Los reyes de España están en Suecia de visita oficial. Una escapada que está haciendo las delicias de la prensa cortesana: el tema (el único) del día es si Letizia va muy elegante y muy abrigada. Que si las joyas esto, que si las medias lo otro, que si el vestido es blanco, crema, rojo o si lleva una capa como Caperucita. No encontrarán nada más más allá del análisis de su vestuario, un pasatiempo con el que tapar la gran pregunta: ¿qué hacen en Suecia, aparte de encontrarse con sus homólogos escandinavos? ¿Cómo tiene que afectar esta excursión a la vida de los españolitos? ¿Ustedes lo saben? Nosotros no.
Ahora bien, la Casa Real española tiene un don. Es capaz de encontrar problemas y motivos para la crítica incluso en los detalles más intranscendentes, como lo que lleva o no lleva encima la consorte. Por muchas adulaciones y alabanzas que esté recibiendo por los modelitos que exhibe en Estocolmo, no se ha podido zafar de una polémica por lucir la piel de un animal muerto. Sí, de acuerdo, es sintética y todo lo que quieran, pero el gesto es el que es. Es feo. Y fuera de lugar.

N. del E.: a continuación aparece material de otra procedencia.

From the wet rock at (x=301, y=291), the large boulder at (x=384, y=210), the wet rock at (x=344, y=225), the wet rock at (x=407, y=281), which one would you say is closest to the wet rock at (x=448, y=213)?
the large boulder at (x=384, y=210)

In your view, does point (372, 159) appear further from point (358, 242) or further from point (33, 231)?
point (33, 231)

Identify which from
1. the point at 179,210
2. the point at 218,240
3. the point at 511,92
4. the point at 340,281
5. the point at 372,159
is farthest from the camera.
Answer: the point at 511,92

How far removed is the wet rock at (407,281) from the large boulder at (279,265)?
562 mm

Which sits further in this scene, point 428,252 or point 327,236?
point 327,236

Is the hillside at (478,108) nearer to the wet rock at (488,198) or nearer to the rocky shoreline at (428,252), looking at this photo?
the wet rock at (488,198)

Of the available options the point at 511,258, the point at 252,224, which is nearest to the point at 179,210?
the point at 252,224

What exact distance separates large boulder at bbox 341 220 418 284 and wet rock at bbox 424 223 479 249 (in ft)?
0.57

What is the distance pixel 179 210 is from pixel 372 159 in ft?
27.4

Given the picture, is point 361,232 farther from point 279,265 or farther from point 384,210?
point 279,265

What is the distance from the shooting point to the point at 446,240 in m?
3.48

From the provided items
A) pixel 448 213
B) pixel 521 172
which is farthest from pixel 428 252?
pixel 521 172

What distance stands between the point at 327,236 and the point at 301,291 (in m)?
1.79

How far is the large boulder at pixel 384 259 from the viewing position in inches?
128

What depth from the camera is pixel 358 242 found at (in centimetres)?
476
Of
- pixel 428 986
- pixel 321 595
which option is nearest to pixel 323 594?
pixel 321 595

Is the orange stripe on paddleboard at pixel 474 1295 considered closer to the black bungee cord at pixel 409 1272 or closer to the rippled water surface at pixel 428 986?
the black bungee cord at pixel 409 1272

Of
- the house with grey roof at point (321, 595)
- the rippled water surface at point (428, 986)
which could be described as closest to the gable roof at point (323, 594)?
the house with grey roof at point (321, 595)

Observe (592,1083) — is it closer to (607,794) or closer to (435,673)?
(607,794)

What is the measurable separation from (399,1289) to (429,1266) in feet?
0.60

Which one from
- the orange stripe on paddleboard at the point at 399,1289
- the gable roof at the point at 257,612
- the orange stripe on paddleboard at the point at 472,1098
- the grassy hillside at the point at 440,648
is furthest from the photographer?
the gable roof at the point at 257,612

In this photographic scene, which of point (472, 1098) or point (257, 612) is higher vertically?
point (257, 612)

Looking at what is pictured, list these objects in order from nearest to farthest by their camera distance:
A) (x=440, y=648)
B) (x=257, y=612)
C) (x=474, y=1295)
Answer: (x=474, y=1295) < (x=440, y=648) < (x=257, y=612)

Una situación que ha molestado incluso a la cronista real más importante del Estado, que además ha sido una de las grandes defensoras de Letizia: Pilar Eyre. La barcelonesa tiene un carácter afable, afectuoso, elegante; cualidades humanas que se añaden a su olfato, fuentes de enorme garantía y capacidad de análisis formidable. Ahora bien, hay líneas rojas que nadie, absolutamente nadie, puede traspasar. Al ver la estola de Carolina Herrera con la que se ha presentado en el palacio real sueco, una bien peluda, ha pensado igual que la mayoría: que el pelaje era auténtico. No era así, pero tampoco tiene defensa posible por las reminiscencias que provocan estas piezas. Como todo el mundo sabe, el maltrato animal es un pecado venial para la escritora. Ha estallado con un tuit que tiempo después ha borrado, pero sin dejar de subrayar que este tipo de exhibición no le hace nada de gracia.
El texto de Eyre colocaba a Letizia al mismo nivel que su némesis: Juan Carlos I, el suegro al que no puede ni ver. Redundaba de una de las muchas aficiones lamentables del emérito: cazar animales y exhibirlos como trofeos. Desde el oso ruso Mitrofan, al que emborracharon para poder matarlo a gusto, al abrigo de leopardo que le regalaron en Kazajistán, las monterías por España o aquello que supuso el inicio de su fin: la matanza de un elefante en Botsuana en compañía de la amante Corinna, fracturándose la cadera y poniendo al descubierto la vida disoluta del que se suponía como el rey más honrado de la historia, y tal.
Menos pieles animales y un poco más de tacto, por favor.